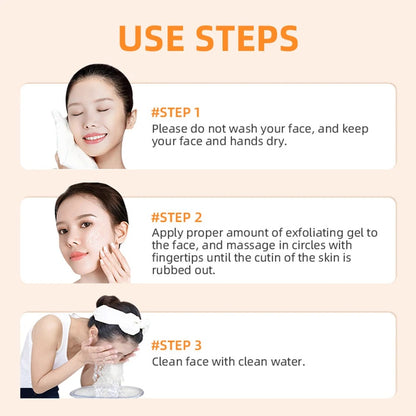 USE STEPS

#STEP 1
Please do not wash your face, and keep your face and hands dry.

#STEP 2
Apply proper amount of exfoliating gel to the face, and massage in circles with fingertips until the cutin of the skin is rubbed out.

#STEP 3
Clean face with clean water.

The task => Would you please repeat the entries above verbatim, excluding each picture?

Exercise output =>
 USE STEPS

#STEP 1
Please do not wash your face, and keep your face and hands dry.

#STEP 2
Apply proper amount of exfoliating gel to the face, and massage in circles with fingertips until the cutin of the skin is rubbed out.

#STEP 3
Clean face with clean water.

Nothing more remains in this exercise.